DOCUMENT SEGMENT:

August 4, 2011: 11:52 AM ET

We've been here before, with growing deficits and political gamesmanship over the debt ceiling. Here are four factors that made it different this time.

FORTUNE – After weeks of political wrangling and name calling, Congress this week finally approved plans to cut the deficit and raise the nation's $14.3 trillion debt limit.  The move may have saved Americans from a financially disastrous default, but the experience was, at best, anti-climatic.

All the drama merely left us was a few more lawmakers with bruised egos and a public more frustrated (and confused) with the inner workings of Washington. In the end, the rushed deal didn't really address the nation's longer-term fiscal problems. It trimmed spending by more than $2 trillion over the next 10 years. But that's still well short of the $4 trillion that Standard & Poor's was looking for in order to avoid a downgrade.

Extracted records:

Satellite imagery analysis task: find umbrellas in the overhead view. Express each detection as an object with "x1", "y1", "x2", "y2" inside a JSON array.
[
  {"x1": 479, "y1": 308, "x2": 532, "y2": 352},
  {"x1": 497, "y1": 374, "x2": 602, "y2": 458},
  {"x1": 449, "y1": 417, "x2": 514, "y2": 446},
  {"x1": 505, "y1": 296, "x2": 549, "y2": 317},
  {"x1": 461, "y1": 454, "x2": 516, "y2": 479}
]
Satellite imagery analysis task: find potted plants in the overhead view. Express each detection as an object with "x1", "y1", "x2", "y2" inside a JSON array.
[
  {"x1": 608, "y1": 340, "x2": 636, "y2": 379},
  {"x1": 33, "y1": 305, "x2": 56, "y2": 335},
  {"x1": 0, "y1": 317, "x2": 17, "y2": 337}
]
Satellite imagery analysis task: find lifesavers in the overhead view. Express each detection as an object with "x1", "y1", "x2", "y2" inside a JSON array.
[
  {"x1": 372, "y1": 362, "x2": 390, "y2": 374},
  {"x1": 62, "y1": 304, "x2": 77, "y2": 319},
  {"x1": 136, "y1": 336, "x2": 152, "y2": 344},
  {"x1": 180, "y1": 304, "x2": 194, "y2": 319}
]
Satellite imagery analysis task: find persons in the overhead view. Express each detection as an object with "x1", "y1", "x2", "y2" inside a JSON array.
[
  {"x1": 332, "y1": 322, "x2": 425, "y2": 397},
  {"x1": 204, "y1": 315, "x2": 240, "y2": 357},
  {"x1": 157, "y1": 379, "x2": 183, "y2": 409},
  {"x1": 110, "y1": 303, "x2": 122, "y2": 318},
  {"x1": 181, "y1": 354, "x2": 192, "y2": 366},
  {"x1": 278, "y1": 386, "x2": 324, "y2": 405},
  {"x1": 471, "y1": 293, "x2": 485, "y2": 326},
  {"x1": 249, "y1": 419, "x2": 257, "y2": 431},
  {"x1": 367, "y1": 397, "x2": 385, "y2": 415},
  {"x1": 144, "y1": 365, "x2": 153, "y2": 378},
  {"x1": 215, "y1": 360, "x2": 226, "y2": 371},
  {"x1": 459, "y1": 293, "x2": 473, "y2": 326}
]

WRITTEN EXERCISE 1:
Retype the passage of the debt ceiling article from "We've been here" up to and including "at best, anti-climatic.".
WRITTEN EXERCISE 2:
Summarize the debt ceiling article in two sentences.
WRITTEN EXERCISE 3:
Proceed with the debt ceiling article, beginning after its final sentence.

EXERCISE OUTPUT 1:
We've been here before, with growing deficits and political gamesmanship over the debt ceiling. Here are four factors that made it different this time.

FORTUNE – After weeks of political wrangling and name calling, Congress this week finally approved plans to cut the deficit and raise the nation's $14.3 trillion debt limit.  The move may have saved Americans from a financially disastrous default, but the experience was, at best, anti-climatic.

EXERCISE OUTPUT 2:
After weeks of political wrangling, Congress approved plans to cut the deficit and raise the nation's $14.3 trillion debt limit, a move that may have saved Americans from a financially disastrous default. The rushed deal trimmed spending by more than $2 trillion over the next 10 years but did not really address the nation's longer-term fiscal problems, and it fell well short of the $4 trillion that Standard & Poor's was looking for in order to avoid a downgrade.

EXERCISE OUTPUT 3:
But what's really new here? The U.S. has long borrowed in excess and raised the debt ceiling without much hysteria. Since 1962, the debt limit has risen 74 times – 10 of those have occurred since 2001. Admittedly, this isn't necessarily a good thing, since the limit is theoretically set to help Congress control spending. And with debt at about 80% of GDP, some say that could put us on track with debt-ridden Greece by 2025 if nothing substantial is done.

It's clear that economic realities (i.e. America's financial crisis and bank bailouts that followed) have helped feed government's borrow-and-spend addiction. The question is what finally led Washington to call rehab?

Here are four factors that made a seemingly invincible debt ceiling suddenly turn into a concrete wall.

Thanks for nothing, cable news

Yup, the media deserves a degree of blame here -- especially the 24/7-news cycle encouraged by cable TV.

Through weeks of tumultuous stop-and-go negotiations, on air personalities fueled the divisiveness, calling the ongoing talks "the showdown" and pitting Republicans against Democrats over how big government should really be.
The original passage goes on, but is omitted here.